Ziel 2 „Kein Hunger“: Laut einer Studie leiden 500.000 Kinder täglich an Hunger – bundesweit. Was tut Hamburg, damit seine Einwohner nicht hungern müssen (und was hat sich in den letzten sechs Jahren verändert)?
Wir gehen dieses Ziel von mehreren Seiten an. Zum einen geht es darum alle Hamburger:innen ausreichend mit Lebensmitteln zu versorgen, zum anderen Lebensmittelverschwendung massiv zu reduzieren. Mit der Initiative „aufgefangen“ bündeln Hamburger Betriebe, Organisationen, Institutionen gemeinsam mit der Behörde für Justiz und Verbraucherschutz das Engagement in diesem Bereich. Es geht hier um Austausch, gemeinsame Projekte und Tipps für alle Hamburger:innen. Auch die Vermittlung von Lebensmittelspenden soll gefördert werden. „aufgefangen“ vernetzt dazu Betriebe und Initiativen und schafft kurze Wege. Wichtige Partner:innen der Stadt sind hier auch die Hamburger Tafel e. V., Lebensmittelhändler:innen, die partnerschaftlich mit foodsharing zusammenarbeiten und das Aufstellen von rechtssicheren sogenannten „Fairteilern“.
Wie wirkt sich die Agenda 2030 auf das vom Senat ausgegebene Ziel, jährlich 10.000 Wohnungen zu genehmigen (und in der Folge auch zu bauen) aus? Schließen Nachhaltigkeitskriterien den Bau von bezahlbarem Wohnraum nicht weitestgehend aus?

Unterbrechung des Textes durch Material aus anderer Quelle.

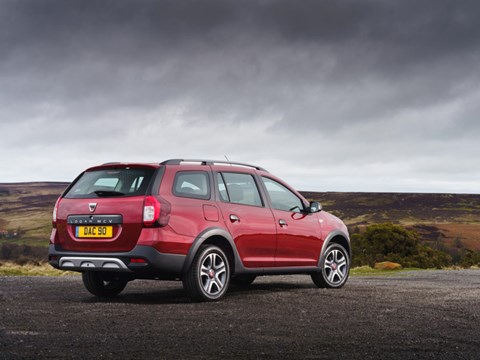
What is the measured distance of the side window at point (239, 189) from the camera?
9.67m

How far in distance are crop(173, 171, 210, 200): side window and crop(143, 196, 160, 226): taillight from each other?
0.40 metres

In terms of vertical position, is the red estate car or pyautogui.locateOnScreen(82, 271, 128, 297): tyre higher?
the red estate car

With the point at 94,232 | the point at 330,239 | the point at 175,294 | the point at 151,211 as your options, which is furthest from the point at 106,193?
the point at 330,239

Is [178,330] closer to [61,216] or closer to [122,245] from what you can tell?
[122,245]

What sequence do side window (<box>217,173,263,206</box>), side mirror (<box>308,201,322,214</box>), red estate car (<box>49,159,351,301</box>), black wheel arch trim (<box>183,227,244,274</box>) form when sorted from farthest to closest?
side mirror (<box>308,201,322,214</box>), side window (<box>217,173,263,206</box>), black wheel arch trim (<box>183,227,244,274</box>), red estate car (<box>49,159,351,301</box>)

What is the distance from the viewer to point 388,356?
5.45 m

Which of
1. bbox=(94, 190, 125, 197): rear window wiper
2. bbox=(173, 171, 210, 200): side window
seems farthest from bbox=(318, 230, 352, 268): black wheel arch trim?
bbox=(94, 190, 125, 197): rear window wiper

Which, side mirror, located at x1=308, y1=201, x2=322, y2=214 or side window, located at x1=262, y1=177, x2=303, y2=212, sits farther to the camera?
side mirror, located at x1=308, y1=201, x2=322, y2=214

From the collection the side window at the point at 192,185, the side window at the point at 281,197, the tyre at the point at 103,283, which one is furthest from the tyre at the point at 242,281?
the side window at the point at 192,185

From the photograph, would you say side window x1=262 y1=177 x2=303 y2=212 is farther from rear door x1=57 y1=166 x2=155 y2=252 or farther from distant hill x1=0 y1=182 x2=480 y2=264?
distant hill x1=0 y1=182 x2=480 y2=264

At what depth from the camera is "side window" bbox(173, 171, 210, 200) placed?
896cm

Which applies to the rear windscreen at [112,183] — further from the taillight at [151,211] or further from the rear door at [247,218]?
the rear door at [247,218]

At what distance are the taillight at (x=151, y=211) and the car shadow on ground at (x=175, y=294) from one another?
1.26 meters

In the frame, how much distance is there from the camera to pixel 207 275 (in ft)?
29.8
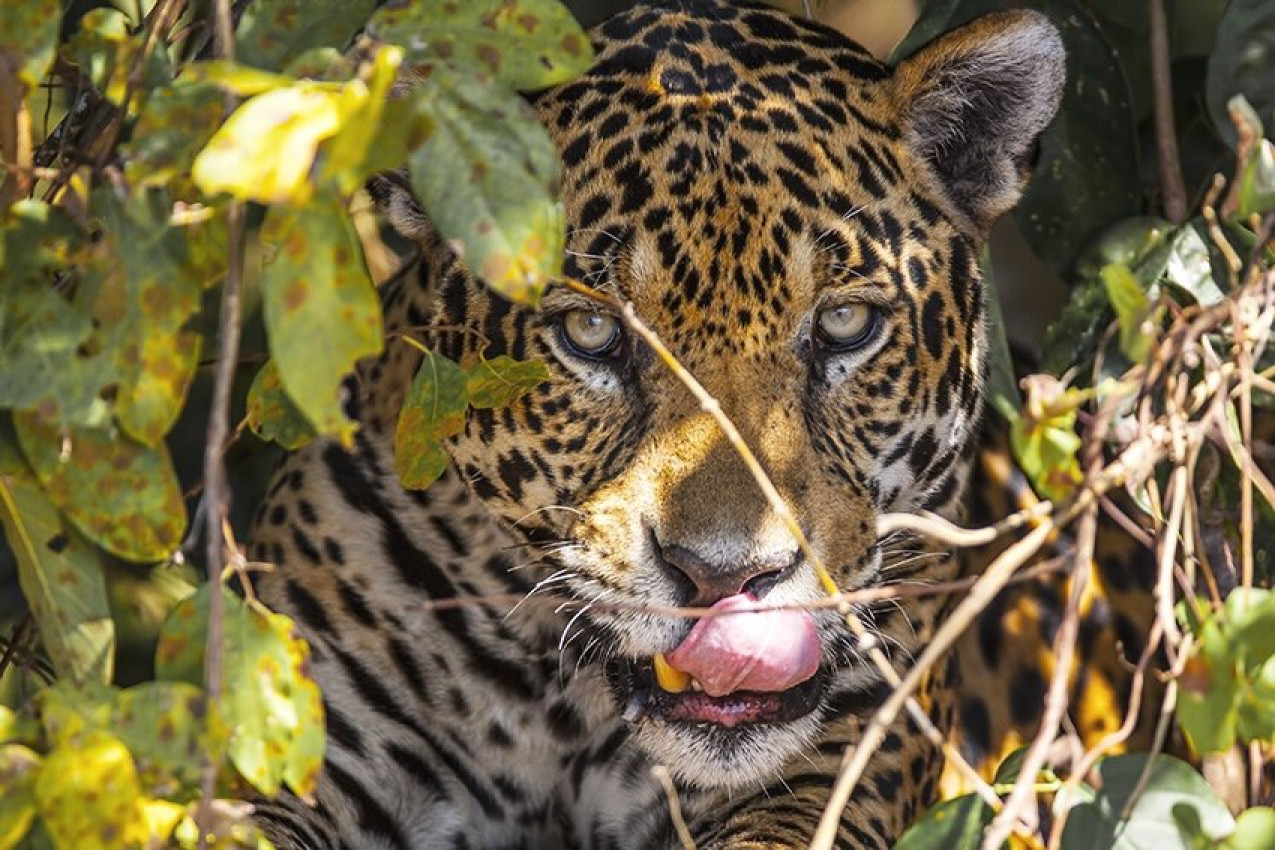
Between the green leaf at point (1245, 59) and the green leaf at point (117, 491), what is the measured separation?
210 centimetres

Für Hamburg ist die Schaffung neuen, bezahlbaren Wohnraums ein zentrales Ziel. In den letzten zehn Jahren wurden bereits über 66.000 neue Wohnungen fertiggestellt. Auch bei der Errichtung öffentlich geförderter Wohnungen ist Hamburg im Bundesvergleich an der Spitze. Um diese Entwicklung besonders nachhaltig zu gestalten, fördert der Senat zum Beispiel das energieeffiziente und klimaschonende Bauen im Bereich der Neuerrichtung von Wohn- und Nichtwohngebäuden sowie bei der Gebäudemodernisierung. Im Einzelnen werden ambitionierte Energieeffizienzstandards sowie die Verwendung von Holz und nachhaltigen Dämmstoffen gefördert. In Zukunft sollen insbesondere die graue Energie bei der Errichtung von Gebäuden weiter reduziert und wiedergewonnene Baustoffe aus Abrisstätigkeiten einer erneuten Nutzung zugeführt werden.
Dieses Interview ist zuerst im Nachhaltigkeitsmagazin von SZENE HAMBURG erschienen.